With these three stages in mind, here are some of the specific ways you can be conscientious about cultural values into your content, ensuring it speaks to, and resonates with, a global audience.

Representation

Creating content that is representative of a society, audience and customer base has never been more important, topical and powerful. It’s incredibly important for a brand to be conscious of the talent they’re using, the messages they’re pushing and the way they’re framing issues and values. If you’re going to create content that communicates cross-culturally, it has to be relevant to and representative of the cultures it is trying to communicate with. Be very diligent about representation in all stages of your ideation and execution. Do your homework on the cultures and values of your demographics, think through the common missteps and potential issues, be proactive about how you represent your brand and ideas, and then ensure these considerations are front of mind in all decisions and stages of the process.

Captioning

It’s well documented that many audiences digest content without sound, but including captions in your video also ensures that you’ll be able to reach a truly global audience across language barriers. Customizing content to include captions in specific languages, and then distributing that content appropriately, ensures a single video is relevant to more audiences and provides more value to your brand and your customers.
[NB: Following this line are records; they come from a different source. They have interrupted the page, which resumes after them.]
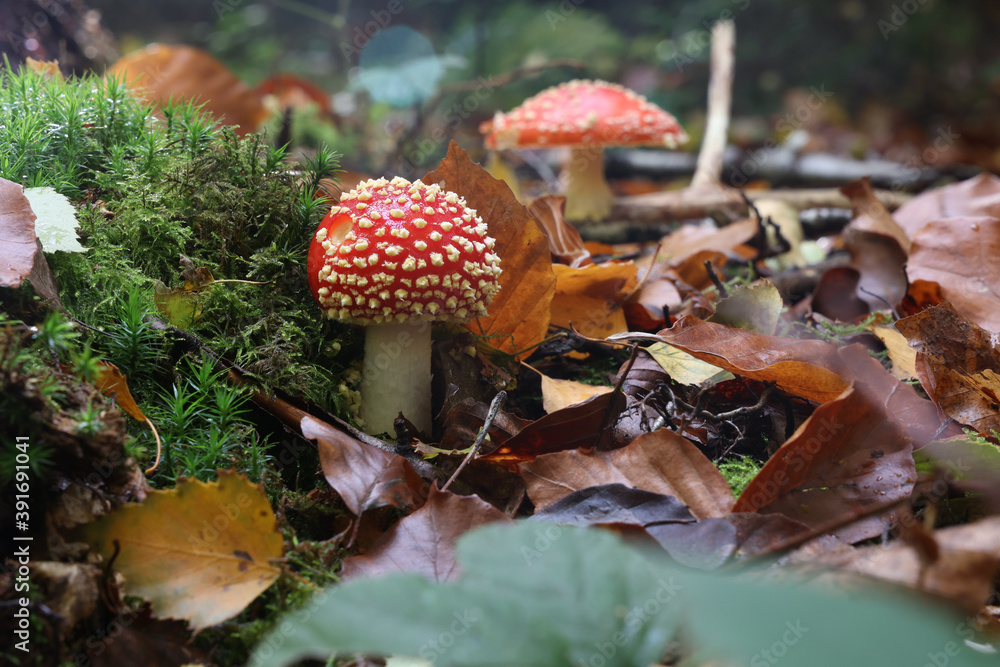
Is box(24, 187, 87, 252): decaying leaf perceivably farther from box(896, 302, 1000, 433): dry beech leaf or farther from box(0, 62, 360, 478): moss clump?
box(896, 302, 1000, 433): dry beech leaf

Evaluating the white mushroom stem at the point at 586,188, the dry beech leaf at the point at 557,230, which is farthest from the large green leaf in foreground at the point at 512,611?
the white mushroom stem at the point at 586,188

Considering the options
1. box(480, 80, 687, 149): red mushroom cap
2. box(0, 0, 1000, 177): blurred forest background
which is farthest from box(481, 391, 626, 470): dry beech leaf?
box(0, 0, 1000, 177): blurred forest background

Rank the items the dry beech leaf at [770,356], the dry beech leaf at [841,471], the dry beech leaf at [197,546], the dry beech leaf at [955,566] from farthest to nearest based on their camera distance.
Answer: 1. the dry beech leaf at [770,356]
2. the dry beech leaf at [841,471]
3. the dry beech leaf at [197,546]
4. the dry beech leaf at [955,566]

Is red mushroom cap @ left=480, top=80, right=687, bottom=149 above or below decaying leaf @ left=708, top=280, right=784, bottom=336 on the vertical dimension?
above

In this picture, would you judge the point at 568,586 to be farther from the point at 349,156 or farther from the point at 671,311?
the point at 349,156

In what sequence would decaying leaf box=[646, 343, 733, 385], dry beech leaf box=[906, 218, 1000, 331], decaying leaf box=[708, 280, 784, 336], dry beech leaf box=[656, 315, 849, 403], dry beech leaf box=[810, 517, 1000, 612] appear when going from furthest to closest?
dry beech leaf box=[906, 218, 1000, 331] < decaying leaf box=[708, 280, 784, 336] < decaying leaf box=[646, 343, 733, 385] < dry beech leaf box=[656, 315, 849, 403] < dry beech leaf box=[810, 517, 1000, 612]

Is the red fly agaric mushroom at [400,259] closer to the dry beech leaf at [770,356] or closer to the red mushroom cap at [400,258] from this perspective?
the red mushroom cap at [400,258]
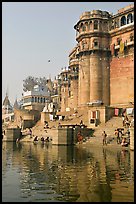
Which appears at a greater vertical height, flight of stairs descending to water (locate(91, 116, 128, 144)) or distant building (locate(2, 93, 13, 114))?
distant building (locate(2, 93, 13, 114))

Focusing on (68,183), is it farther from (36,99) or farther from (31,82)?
(31,82)

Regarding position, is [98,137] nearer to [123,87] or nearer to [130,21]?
[123,87]

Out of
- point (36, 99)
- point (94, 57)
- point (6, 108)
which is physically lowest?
point (6, 108)

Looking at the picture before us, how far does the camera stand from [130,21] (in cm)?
4000

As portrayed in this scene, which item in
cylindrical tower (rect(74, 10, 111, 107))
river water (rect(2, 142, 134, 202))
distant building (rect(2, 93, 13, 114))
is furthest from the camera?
distant building (rect(2, 93, 13, 114))

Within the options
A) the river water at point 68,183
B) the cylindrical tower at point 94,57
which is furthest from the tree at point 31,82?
the river water at point 68,183

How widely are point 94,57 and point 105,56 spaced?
177 centimetres

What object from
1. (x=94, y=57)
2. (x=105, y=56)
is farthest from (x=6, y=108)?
(x=105, y=56)

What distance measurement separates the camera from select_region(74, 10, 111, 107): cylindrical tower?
41.0m

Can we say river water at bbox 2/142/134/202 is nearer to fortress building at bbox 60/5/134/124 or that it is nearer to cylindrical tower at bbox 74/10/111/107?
fortress building at bbox 60/5/134/124

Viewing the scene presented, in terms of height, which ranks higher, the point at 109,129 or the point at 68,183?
the point at 109,129

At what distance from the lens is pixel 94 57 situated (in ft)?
135

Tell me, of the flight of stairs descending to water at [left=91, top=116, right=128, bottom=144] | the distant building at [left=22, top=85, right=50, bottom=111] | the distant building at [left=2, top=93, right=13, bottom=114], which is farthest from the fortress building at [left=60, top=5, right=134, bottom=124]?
the distant building at [left=2, top=93, right=13, bottom=114]

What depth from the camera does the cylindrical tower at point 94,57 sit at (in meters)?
41.0
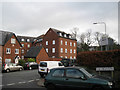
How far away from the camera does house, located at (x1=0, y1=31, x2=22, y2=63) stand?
3325 cm

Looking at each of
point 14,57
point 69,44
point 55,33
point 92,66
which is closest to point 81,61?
point 92,66

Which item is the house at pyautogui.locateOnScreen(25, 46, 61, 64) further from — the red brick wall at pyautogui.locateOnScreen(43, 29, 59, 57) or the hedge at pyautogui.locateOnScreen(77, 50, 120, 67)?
the hedge at pyautogui.locateOnScreen(77, 50, 120, 67)

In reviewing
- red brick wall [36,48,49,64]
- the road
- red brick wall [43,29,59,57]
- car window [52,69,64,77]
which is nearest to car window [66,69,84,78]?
car window [52,69,64,77]

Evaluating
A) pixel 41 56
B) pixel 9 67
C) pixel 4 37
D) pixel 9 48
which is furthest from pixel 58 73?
pixel 41 56

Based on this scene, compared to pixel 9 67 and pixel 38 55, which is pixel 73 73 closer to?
pixel 9 67

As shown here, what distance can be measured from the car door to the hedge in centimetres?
557

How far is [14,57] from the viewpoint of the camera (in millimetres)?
35688

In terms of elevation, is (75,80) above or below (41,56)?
above

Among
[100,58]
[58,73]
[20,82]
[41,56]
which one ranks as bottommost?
[20,82]

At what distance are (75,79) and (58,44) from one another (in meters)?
40.1

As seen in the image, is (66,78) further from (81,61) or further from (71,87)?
(81,61)

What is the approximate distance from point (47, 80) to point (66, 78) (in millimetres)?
1256

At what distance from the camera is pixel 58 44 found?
155 ft

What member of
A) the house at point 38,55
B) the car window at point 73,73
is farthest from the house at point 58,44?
the car window at point 73,73
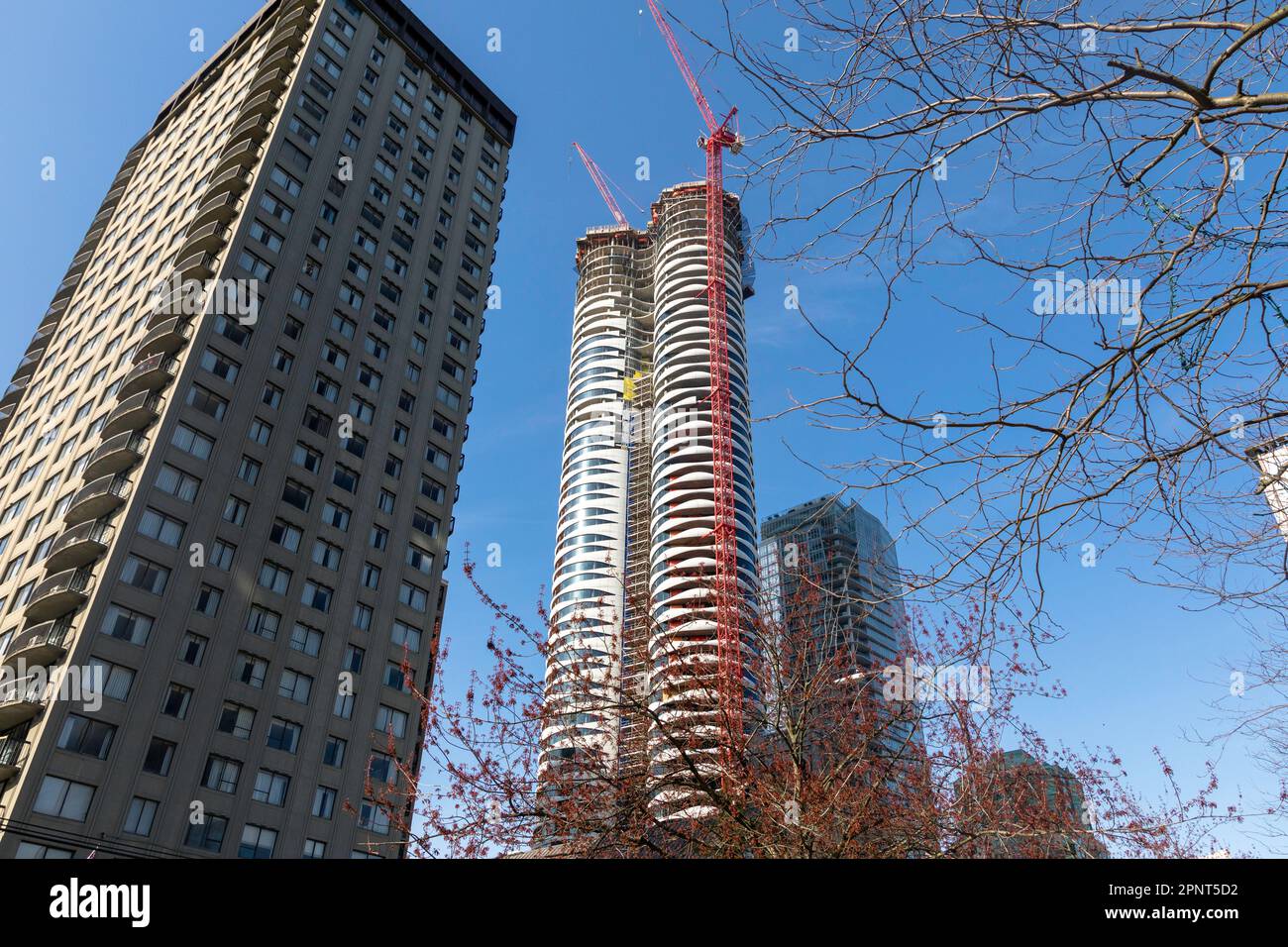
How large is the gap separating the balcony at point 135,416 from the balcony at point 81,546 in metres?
4.78

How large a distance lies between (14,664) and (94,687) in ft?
12.4

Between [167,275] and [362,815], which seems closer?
[362,815]

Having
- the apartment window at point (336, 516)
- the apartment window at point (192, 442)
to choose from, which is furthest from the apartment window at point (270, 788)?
the apartment window at point (192, 442)

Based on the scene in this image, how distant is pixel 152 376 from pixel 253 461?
5905 mm

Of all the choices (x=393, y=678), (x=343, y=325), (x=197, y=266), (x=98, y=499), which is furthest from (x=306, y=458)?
(x=393, y=678)

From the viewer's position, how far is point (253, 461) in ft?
124

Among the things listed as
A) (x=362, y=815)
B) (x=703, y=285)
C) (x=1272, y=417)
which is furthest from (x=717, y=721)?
(x=703, y=285)

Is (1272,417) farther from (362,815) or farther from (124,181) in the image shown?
(124,181)

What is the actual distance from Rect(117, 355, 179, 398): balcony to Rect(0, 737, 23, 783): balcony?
16.2m

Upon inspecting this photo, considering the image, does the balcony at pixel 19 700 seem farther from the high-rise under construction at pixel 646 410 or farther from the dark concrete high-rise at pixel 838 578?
the high-rise under construction at pixel 646 410

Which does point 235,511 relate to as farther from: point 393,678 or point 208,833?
point 208,833

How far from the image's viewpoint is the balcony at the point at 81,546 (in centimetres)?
3139

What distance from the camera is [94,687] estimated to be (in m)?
29.0

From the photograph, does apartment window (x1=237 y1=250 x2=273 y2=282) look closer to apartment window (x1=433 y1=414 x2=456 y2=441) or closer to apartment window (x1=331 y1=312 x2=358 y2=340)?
apartment window (x1=331 y1=312 x2=358 y2=340)
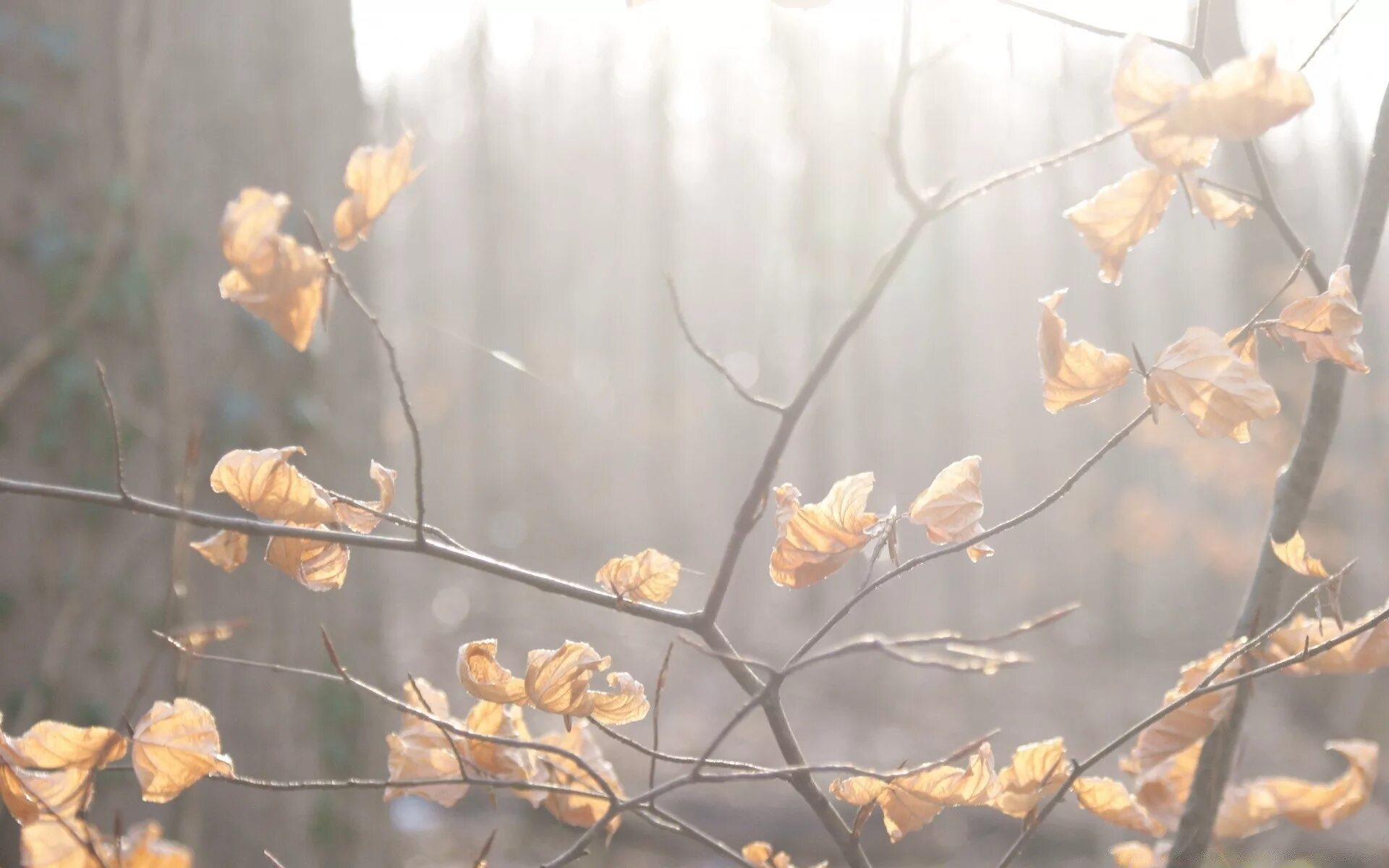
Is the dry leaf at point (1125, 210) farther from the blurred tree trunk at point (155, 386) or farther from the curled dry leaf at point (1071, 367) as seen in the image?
the blurred tree trunk at point (155, 386)

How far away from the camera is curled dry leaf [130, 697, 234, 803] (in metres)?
0.77

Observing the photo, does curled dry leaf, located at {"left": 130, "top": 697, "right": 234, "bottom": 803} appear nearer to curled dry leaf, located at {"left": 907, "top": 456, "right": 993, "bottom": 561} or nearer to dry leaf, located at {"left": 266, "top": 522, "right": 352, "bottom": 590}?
dry leaf, located at {"left": 266, "top": 522, "right": 352, "bottom": 590}

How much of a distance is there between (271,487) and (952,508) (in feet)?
1.61

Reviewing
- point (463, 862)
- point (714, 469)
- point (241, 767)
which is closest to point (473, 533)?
point (714, 469)

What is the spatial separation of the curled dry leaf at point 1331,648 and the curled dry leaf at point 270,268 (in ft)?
2.53

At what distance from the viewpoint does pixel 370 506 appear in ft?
2.59

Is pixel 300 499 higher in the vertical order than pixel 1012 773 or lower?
higher

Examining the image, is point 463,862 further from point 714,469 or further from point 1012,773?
point 714,469

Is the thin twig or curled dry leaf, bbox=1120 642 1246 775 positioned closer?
the thin twig

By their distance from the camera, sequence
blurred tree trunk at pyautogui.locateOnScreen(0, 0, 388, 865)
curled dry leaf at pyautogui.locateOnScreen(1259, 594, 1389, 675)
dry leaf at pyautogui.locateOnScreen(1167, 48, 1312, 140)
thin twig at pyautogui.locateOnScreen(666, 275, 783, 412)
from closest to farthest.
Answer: dry leaf at pyautogui.locateOnScreen(1167, 48, 1312, 140) → thin twig at pyautogui.locateOnScreen(666, 275, 783, 412) → curled dry leaf at pyautogui.locateOnScreen(1259, 594, 1389, 675) → blurred tree trunk at pyautogui.locateOnScreen(0, 0, 388, 865)

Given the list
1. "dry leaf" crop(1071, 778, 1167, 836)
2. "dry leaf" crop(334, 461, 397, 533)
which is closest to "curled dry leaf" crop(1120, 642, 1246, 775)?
"dry leaf" crop(1071, 778, 1167, 836)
It’s particularly important and powerful for regions that speak multiple languages – being able to reach them all with the same video increases reach, minimizes costs associated with production and advertising, and ensures your brand is proactively engaging with the entire audience.

This piece of video content uses captions, local personalities and on-the-ground creatives to launch a new Primark store in a simple, relevant way.

Animation

The world of animation opens up lots of opportunities in communicating cross-culturally. Because you have a blank slate, a brand is able to fully embrace values and cultural-specific messaging, creating content that is diverse, regionally-relevant and tailor-made to your audience and needs. Using different languages, capturing colours and themes that resonate with each audience and customizing content so that each version really hits the mark for a specific region is easy when the only tool that stands between you and your many audience segments is an animator. Just remember to incorporate your cultural values; just because it’s animation, it doesn’t mean that representation of race, gender and other cultural values do not matter.

This New Zealand based start-up uses animation to talk to an international audience on their remote teams offering, a business model that is inherently international and cross-cultural.

Shoot Anywhere

Using 90 Seconds Shoot Anywhere opens up thousands of cities and creatives across the globe to your business, and this has huge potential for a business trying to create cross-cultural content. As well as being able to actually capture content that reflects the many locations and cultures of your audience, it also means you can lean on the cultural know-how and lens of the creatives themselves, ensuring it’s authentic and accurate. It’s one thing to try and incorporate cultural factors into your content, but it’s also a path that can be dangerous, as it can ring fake and appear to be done for the sake of it; actually engaging with creatives on the ground, shooting locally and incorporating the expertise and insights of those within a culture is the fastest route to genuine, considered content that achieves its objectives.

A co-branded campaign between TripAdvisor and Dubai Tourism seeks to leverage local icons, personalities and businesses for an international audience.

Working & Producing Together

The intuitive one-stop platform that is 90 Seconds also streamlines the ability to work and collaborate with an international team. As well as simplifying the process of actually shooting in international locations, it also assists in the ideation and distribution of your culturally diverse and relevant content – you can collaborate with people all over the world, ensuring your ideas are well-conceived and representative, and then edit and distribute your content in ways that really highlights your objectives and values.